• [Exercise passage]:

UBC Sunflower Genome Dataset

This dataset is a catalogue of functionally important variation that can be used to create better-adapted sunflower varieties (e.g. developing breeding lines with improved drought tolerance) and to study the genetic mechanisms driving evolution and adaptation.

Sunflowers are challenging plants to work with, in part because their genome is large (3.6 billion base pairs), exceeding that of humans by 300 million base pairs, but also because the genomes of different sunflower lines differ in gene content and genome structure. This dataset is the result of hundreds of thousands of vcpu hours.

To the best of our knowledge, as of this writing, this is the largest genomic dataset for sunflower in the world. It is composed of whole-genome-shotgun sequence data from 2,392 diverse lines of cultivated, wild, and landrace sunflowers.

What can be found in this set?

This dataset allows the genetic study of the germplasm (i.e. seed) of 2392 Sunflowers (a mix of wild, landrace, and cultivated varieties), from multiple species, collected from diverse ecosystems throughout North America. Plants were grown in a common garden experiment (in greenhouse), and then whole-genome-sequenced over a total of 3523 Illumina HiSeq runs. All the plants involved are associated with curated metadata in NCBI’s Short Read Archive (SRA), where the raw source data is currently available. Along with our analyzed dataset, we also have phenotypic data and environmental metrics which will accompany this dataset.

The genetic data is available in common data formats used in bioinformatics (fastq, bam, .g.vcf, vcf). Scripts and programs used to produce the datase will be made available in a public git repository.

The current dataset consists in sunflower sequences aligned to the best genome reference currently available for sunflower (Ha412HO v2). The dataset will be grown to include variant calls and filtered datasets (preserving only high-quality variants).

• [Data supplied]:
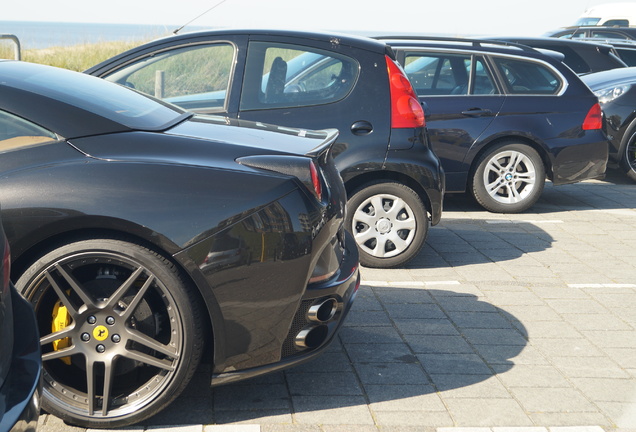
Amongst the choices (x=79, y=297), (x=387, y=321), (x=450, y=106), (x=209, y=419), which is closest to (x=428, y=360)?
(x=387, y=321)

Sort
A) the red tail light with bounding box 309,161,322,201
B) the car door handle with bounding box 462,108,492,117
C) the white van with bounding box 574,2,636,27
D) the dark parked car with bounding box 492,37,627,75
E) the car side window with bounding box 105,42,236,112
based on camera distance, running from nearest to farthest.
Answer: the red tail light with bounding box 309,161,322,201, the car side window with bounding box 105,42,236,112, the car door handle with bounding box 462,108,492,117, the dark parked car with bounding box 492,37,627,75, the white van with bounding box 574,2,636,27

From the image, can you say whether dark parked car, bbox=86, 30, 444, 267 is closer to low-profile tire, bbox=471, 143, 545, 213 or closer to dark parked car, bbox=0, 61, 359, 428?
low-profile tire, bbox=471, 143, 545, 213

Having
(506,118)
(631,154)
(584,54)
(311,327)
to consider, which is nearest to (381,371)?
(311,327)

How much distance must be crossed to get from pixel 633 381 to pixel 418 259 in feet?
8.01

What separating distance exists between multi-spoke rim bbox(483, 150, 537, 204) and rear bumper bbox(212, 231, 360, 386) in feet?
14.9

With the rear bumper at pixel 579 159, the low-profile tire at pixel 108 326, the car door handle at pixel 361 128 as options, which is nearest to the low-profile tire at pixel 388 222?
the car door handle at pixel 361 128

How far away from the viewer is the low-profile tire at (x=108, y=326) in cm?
336

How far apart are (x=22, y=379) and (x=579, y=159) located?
6788 mm

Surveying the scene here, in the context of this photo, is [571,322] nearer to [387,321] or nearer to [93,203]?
[387,321]

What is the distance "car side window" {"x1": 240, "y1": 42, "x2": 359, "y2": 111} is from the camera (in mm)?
6008

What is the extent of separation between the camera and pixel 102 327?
135 inches

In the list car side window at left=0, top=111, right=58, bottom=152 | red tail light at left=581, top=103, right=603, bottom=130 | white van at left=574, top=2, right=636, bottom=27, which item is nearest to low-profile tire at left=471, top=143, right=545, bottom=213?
red tail light at left=581, top=103, right=603, bottom=130

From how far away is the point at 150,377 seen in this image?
11.9 ft

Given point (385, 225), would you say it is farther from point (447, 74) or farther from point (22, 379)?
point (22, 379)
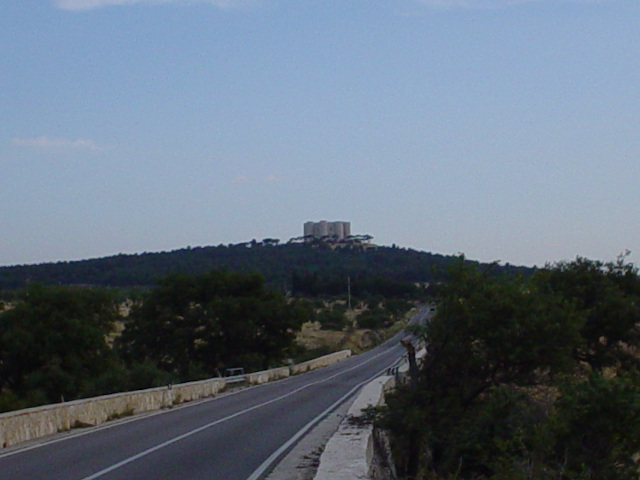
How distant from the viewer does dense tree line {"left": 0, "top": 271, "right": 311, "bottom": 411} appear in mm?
42344

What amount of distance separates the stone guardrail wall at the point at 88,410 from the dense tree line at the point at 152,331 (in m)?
13.0

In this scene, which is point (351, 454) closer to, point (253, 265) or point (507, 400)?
point (507, 400)

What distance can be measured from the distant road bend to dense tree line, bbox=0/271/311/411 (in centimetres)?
1777

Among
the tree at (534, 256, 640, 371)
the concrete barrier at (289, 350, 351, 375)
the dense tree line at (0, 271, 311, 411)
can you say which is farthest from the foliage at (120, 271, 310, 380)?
the tree at (534, 256, 640, 371)

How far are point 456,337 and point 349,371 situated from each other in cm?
3028

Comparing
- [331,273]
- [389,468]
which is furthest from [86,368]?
[331,273]

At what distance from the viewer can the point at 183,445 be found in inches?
601

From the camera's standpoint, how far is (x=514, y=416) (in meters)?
14.3

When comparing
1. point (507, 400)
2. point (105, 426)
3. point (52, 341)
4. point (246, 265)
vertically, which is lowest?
point (105, 426)

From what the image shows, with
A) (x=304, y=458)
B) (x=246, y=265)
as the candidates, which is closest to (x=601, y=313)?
(x=304, y=458)

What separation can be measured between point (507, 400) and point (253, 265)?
432 ft

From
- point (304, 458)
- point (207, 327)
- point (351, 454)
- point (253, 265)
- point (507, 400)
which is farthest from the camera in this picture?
point (253, 265)

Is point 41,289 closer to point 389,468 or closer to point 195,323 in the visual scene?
point 195,323

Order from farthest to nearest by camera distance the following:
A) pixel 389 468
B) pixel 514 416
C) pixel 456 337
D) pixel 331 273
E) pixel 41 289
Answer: pixel 331 273, pixel 41 289, pixel 456 337, pixel 514 416, pixel 389 468
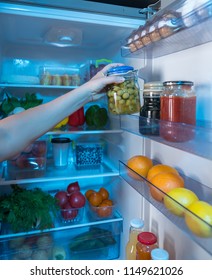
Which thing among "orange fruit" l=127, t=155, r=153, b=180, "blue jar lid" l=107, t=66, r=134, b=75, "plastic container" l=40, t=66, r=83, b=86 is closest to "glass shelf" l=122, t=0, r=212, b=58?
"blue jar lid" l=107, t=66, r=134, b=75

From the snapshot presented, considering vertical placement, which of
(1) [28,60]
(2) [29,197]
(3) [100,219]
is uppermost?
(1) [28,60]

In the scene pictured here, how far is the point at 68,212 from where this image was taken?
1.38 metres

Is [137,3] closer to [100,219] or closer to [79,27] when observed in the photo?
[79,27]

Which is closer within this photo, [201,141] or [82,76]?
[201,141]

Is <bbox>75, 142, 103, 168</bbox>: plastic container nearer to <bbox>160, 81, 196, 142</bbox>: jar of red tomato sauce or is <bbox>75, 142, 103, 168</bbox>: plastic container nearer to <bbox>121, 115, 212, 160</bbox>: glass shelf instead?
<bbox>121, 115, 212, 160</bbox>: glass shelf

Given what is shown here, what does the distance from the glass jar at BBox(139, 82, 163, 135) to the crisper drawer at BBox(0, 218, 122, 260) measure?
808 mm

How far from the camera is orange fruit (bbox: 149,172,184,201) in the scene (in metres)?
0.73

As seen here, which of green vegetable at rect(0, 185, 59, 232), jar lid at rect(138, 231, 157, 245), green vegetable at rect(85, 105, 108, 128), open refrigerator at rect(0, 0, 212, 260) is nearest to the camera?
open refrigerator at rect(0, 0, 212, 260)

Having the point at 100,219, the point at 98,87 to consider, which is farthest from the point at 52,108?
the point at 100,219

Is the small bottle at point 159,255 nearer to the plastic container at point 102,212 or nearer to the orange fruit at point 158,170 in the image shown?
the orange fruit at point 158,170

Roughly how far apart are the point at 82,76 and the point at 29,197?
81cm

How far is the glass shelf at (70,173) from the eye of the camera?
48.9 inches

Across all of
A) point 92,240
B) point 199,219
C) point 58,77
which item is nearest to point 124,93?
point 199,219

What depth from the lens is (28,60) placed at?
1.54 m
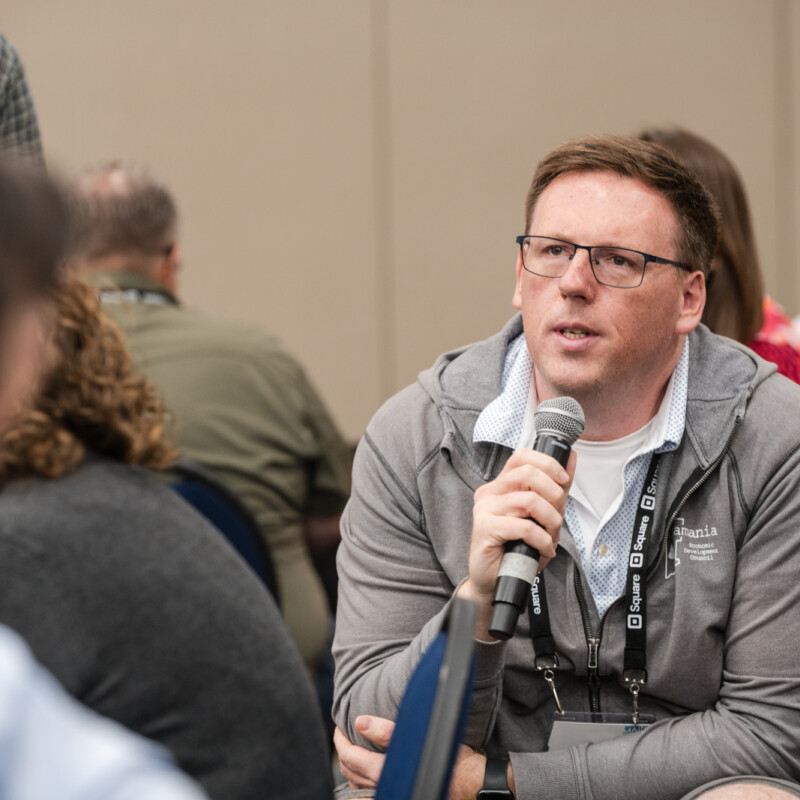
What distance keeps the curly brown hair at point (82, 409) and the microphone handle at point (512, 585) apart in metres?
0.46

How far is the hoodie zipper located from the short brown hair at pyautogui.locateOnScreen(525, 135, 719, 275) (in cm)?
37

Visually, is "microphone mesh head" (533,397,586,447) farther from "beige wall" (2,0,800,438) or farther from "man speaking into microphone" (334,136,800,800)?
"beige wall" (2,0,800,438)

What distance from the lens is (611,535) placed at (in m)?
1.77

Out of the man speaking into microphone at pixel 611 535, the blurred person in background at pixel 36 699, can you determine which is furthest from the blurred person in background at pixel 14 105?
the blurred person in background at pixel 36 699

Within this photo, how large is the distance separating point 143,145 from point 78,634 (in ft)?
14.9

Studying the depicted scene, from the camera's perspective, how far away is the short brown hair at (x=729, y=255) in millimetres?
2438

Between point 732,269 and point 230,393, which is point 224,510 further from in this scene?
point 732,269

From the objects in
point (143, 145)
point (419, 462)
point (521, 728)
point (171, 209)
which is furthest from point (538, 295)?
point (143, 145)

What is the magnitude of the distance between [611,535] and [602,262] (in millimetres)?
456

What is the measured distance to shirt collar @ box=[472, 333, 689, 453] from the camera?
176 cm

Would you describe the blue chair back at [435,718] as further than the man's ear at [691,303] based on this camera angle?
No

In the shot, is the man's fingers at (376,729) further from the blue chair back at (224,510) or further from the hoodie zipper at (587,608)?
the blue chair back at (224,510)

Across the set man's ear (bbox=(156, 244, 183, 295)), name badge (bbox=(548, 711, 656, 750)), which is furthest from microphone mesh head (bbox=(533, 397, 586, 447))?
man's ear (bbox=(156, 244, 183, 295))

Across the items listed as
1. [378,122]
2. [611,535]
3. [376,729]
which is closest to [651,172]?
[611,535]
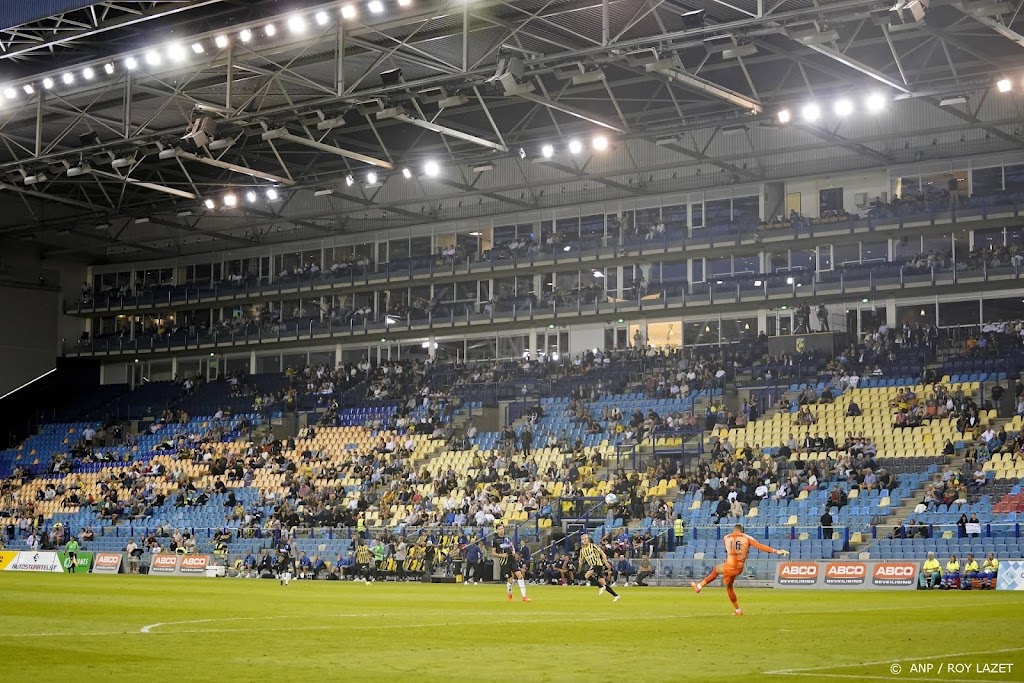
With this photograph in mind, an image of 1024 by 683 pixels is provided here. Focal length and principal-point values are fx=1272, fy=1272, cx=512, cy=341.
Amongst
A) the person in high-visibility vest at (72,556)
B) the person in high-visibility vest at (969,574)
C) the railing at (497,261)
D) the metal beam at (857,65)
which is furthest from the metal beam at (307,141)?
the person in high-visibility vest at (969,574)

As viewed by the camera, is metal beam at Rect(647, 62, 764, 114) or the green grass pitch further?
metal beam at Rect(647, 62, 764, 114)

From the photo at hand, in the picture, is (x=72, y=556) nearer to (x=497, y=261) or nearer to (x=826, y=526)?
(x=497, y=261)

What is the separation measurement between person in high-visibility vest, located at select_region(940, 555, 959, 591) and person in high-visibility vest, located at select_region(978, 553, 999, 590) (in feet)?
1.91

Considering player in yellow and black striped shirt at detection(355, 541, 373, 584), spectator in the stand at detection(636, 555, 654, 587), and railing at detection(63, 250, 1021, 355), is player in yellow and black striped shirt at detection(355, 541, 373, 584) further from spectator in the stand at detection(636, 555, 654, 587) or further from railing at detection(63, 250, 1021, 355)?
railing at detection(63, 250, 1021, 355)

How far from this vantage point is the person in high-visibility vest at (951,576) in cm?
3250

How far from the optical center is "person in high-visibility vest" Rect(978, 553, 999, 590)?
32094 mm

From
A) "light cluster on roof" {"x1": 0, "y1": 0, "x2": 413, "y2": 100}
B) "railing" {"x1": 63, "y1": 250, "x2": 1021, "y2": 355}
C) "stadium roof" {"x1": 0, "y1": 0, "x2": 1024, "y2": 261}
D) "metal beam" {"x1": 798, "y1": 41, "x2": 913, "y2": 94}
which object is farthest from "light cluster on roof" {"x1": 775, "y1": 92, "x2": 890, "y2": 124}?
"light cluster on roof" {"x1": 0, "y1": 0, "x2": 413, "y2": 100}

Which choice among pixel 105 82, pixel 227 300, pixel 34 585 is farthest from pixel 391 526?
pixel 227 300

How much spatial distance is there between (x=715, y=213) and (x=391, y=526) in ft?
70.8

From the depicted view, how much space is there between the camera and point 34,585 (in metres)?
34.3

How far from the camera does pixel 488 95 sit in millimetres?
45344

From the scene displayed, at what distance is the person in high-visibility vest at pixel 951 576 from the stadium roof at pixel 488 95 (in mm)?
13880

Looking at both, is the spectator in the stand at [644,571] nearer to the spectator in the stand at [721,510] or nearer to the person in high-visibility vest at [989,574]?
the spectator in the stand at [721,510]

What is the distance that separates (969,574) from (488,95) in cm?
2321
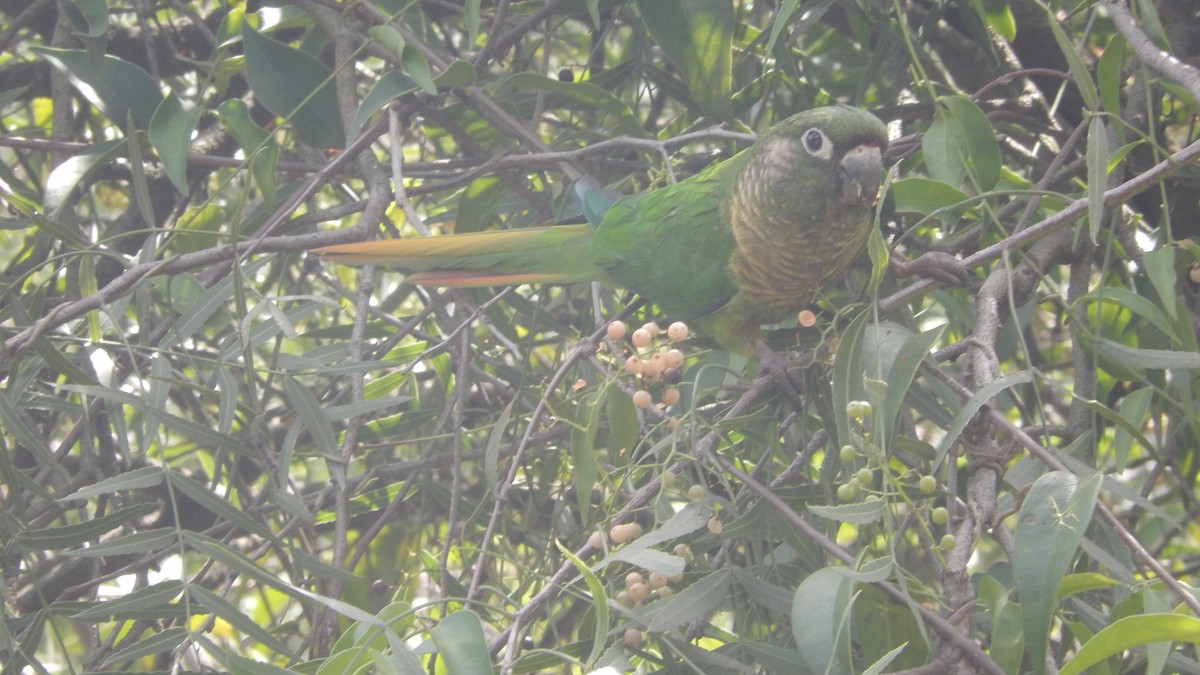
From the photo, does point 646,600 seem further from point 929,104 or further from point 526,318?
point 929,104

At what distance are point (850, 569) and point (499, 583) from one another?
95 centimetres

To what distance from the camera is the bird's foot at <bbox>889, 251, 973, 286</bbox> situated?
153 cm

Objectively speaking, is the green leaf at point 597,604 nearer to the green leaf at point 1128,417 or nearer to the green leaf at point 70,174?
the green leaf at point 1128,417

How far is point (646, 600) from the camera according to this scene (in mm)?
1488

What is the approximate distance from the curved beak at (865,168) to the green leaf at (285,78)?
1.03 metres

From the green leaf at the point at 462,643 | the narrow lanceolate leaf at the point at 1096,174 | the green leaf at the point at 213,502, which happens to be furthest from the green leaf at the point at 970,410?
the green leaf at the point at 213,502

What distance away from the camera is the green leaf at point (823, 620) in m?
1.06

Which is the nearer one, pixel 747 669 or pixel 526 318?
pixel 747 669

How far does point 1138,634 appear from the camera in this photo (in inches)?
37.4

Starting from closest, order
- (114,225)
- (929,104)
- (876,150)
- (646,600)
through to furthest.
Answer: (646,600) → (876,150) → (929,104) → (114,225)

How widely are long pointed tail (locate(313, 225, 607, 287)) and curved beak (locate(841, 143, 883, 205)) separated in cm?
58

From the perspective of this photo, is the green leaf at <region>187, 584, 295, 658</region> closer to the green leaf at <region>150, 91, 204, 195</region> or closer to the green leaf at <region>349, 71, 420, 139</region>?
the green leaf at <region>150, 91, 204, 195</region>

• [Exercise tasks]:
[A] List every data format in which the text on the sunflower genome dataset says the genetic data is available.
[B] In the text on the sunflower genome dataset, rewrite the passage starting at "This dataset is a" and ending at "in this set?", changing "challenging" to "difficult".

• [Task-by-task answers]:
[A] fastq, bam, .g.vcf, vcf

[B]
This dataset is a catalogue of functionally important variation that can be used to create better-adapted sunflower varieties (e.g. developing breeding lines with improved drought tolerance) and to study the genetic mechanisms driving evolution and adaptation.

Sunflowers are difficult plants to work with, in part because their genome is large (3.6 billion base pairs), exceeding that of humans by 300 million base pairs, but also because the genomes of different sunflower lines differ in gene content and genome structure. This dataset is the result of hundreds of thousands of vcpu hours.

To the best of our knowledge, as of this writing, this is the largest genomic dataset for sunflower in the world. It is composed of whole-genome-shotgun sequence data from 2,392 diverse lines of cultivated, wild, and landrace sunflowers.

What can be found in this set?